FLORENCE, Ore. – With crabbing season set to start at the end of the month, members of the U.S. Coast Guard are training to help keep people safe on the water.
Officials said heading into winter months, conditions on the water can become more treacherous.
Senior Chief Jay Nilles said crews are out on the water every day training for any scenario, patrolling the Siuslaw River, monitoring water conditions and enforcing safety regulations.
Nilles said in Florence, they typically perform about 20 to 25 rescues a year, but he said other stations along the coast could see closer to 100.
Crew members said when the weather gets worse, those rescues can become even harder.
"For us in the maritime industry and conducting rescues, we're basically the firefighters on the water,” Nilles said. “When someone is in distress, they can become very stressed. It's a high-stress situation for them and getting to actually save someone is very rewarding."

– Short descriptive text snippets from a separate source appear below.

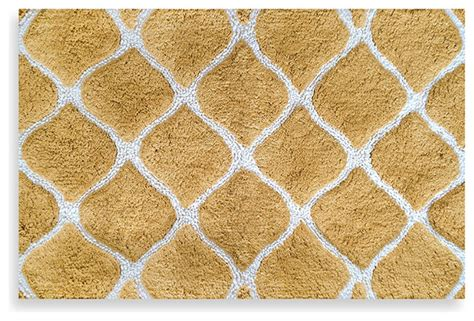 Gold Bathroom Rugs Colordrift Morocco Gold Bath Rug Contemporary Bath Mats By Bed Bath Beyond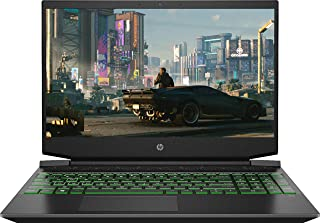 "2021 HP Pavilion 15.6"" FHD Gaming Laptop, AMD Ryzen 5 4600H Processor, 8GB Memory, 256GB SSD, NVIDIA GeForce GTX 1650, Bac..."
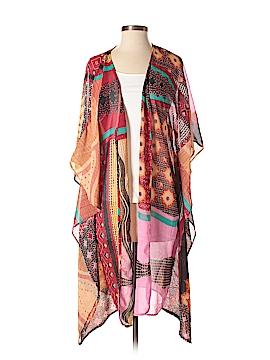 Patrons of Peace Kimono Size XS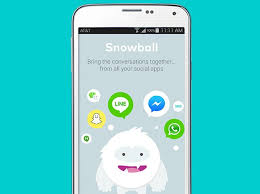 android messaging apps snowball for android is your single window to all other messaging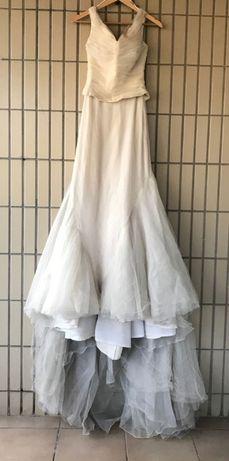 Vestido de noiva St Patrick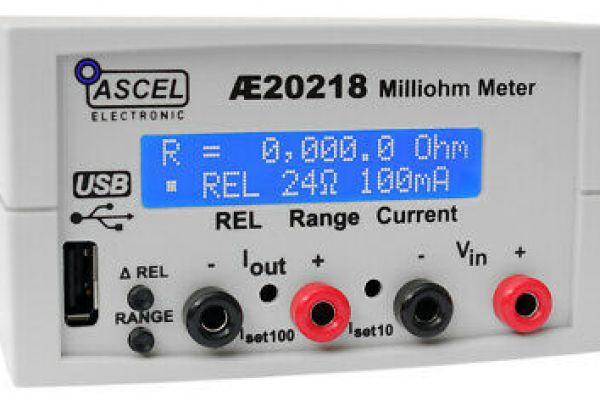 Miliohmeter AE20218 od spoločnosti ASCEL ELECTRONIC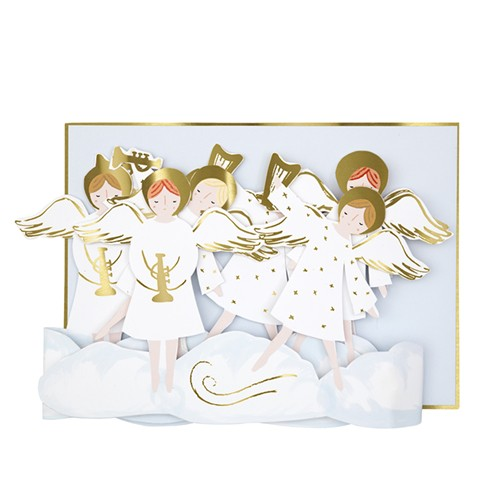 Angel Concertina card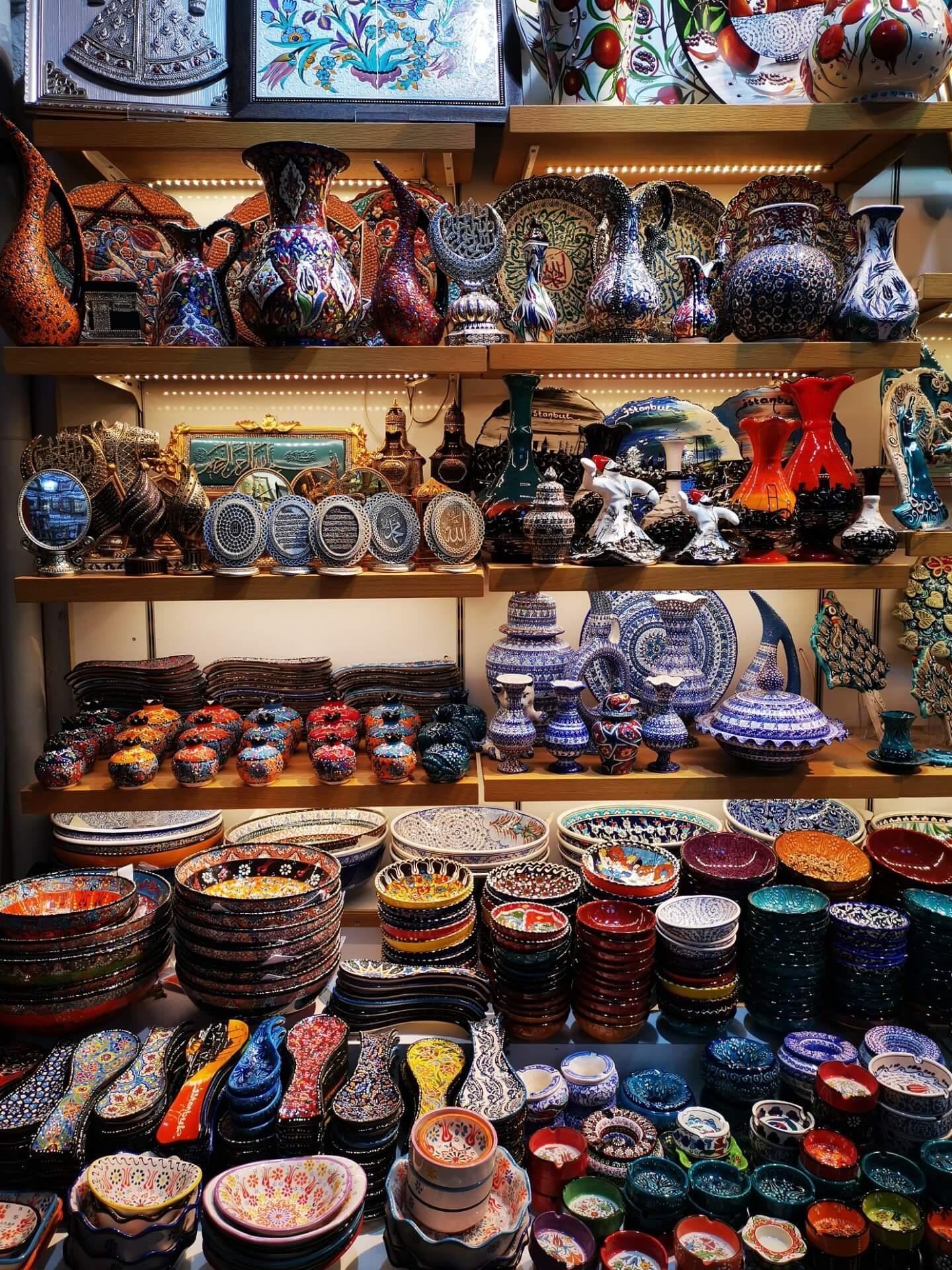 Gran Bazaar 1 VIAGGIO IN TURCHIA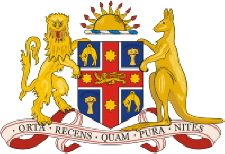 New South Wales Coat of Arms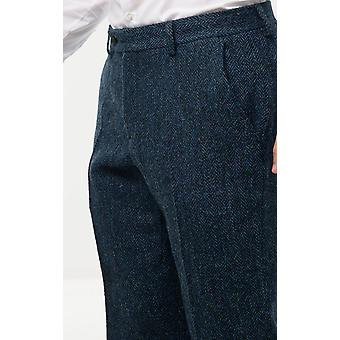 Scottish Harris Tweed Mens Blue Suit Trousers Regular Fit 100% Wool Herringbone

Nilles said it's important for fishermen and recreational boaters to always be on high alert, pay attention to the weather, have the proper gear handy and be ready in case conditions turn in an instant.
Fishermen also said they are gearing up for the upcoming season.

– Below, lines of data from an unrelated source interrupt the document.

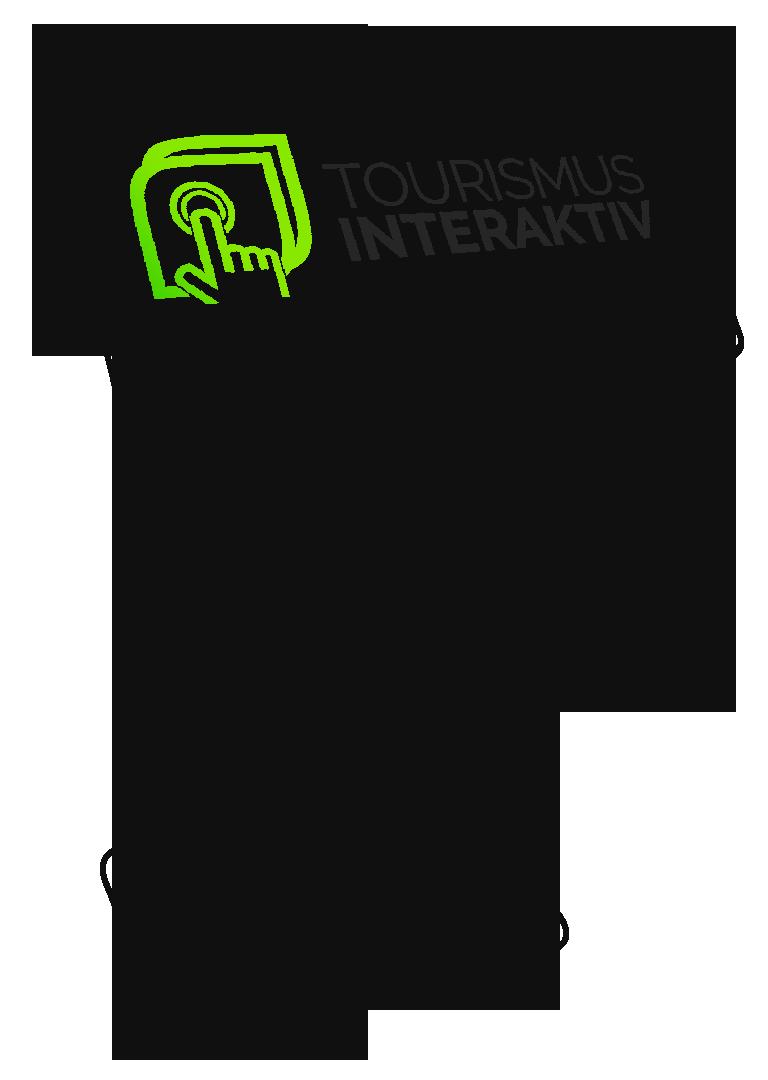 https://tourismus-interaktiv.com/wp-content/uploads/2020/03/TI-Infopoint.png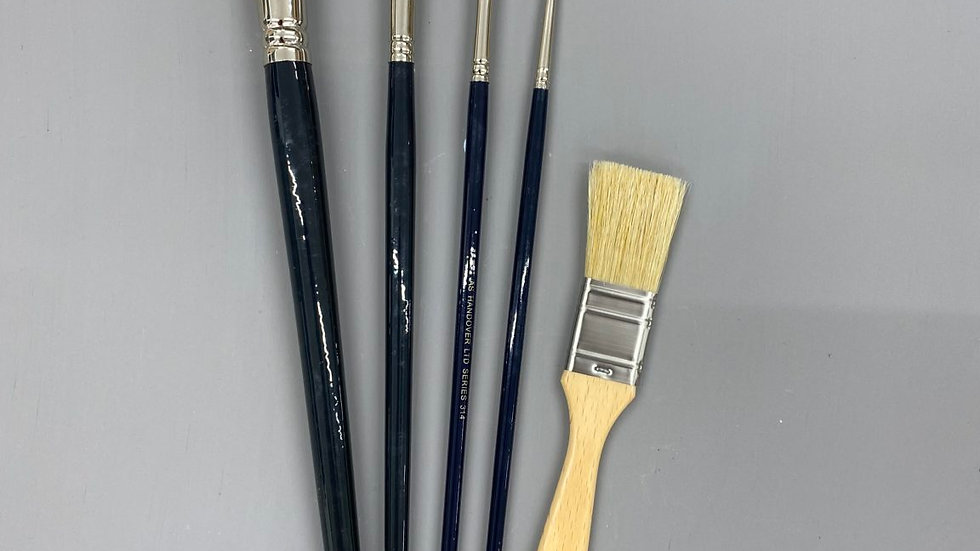 Core Brush Set for Simply Oils
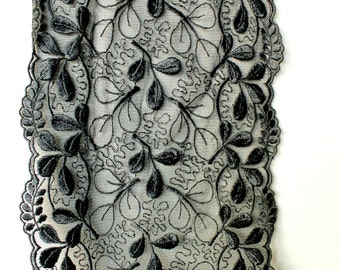 Black Net Lace Trim With Embroidered Flowers 61/2 inches wide - 041203L32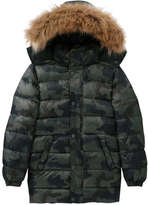 Joe Fresh Kid Boys' Camo Puffer Jacket, Army Green (Size S)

"We go through safety drills, and we have a full Coast Guard inspection to make sure that all the vessels are supposed to go through for pre-season prep,” said Stuart Schuttpelz, a fisherman out of Winchester Bay. “It's highly important for the coast to have the Coast Guard and the fleet definitely needs them,” he added.
According to the Oregon Department of Fish and Wildlife, the opening of the commercial Dungeness crab fishing is delayed at least through Dec. 30.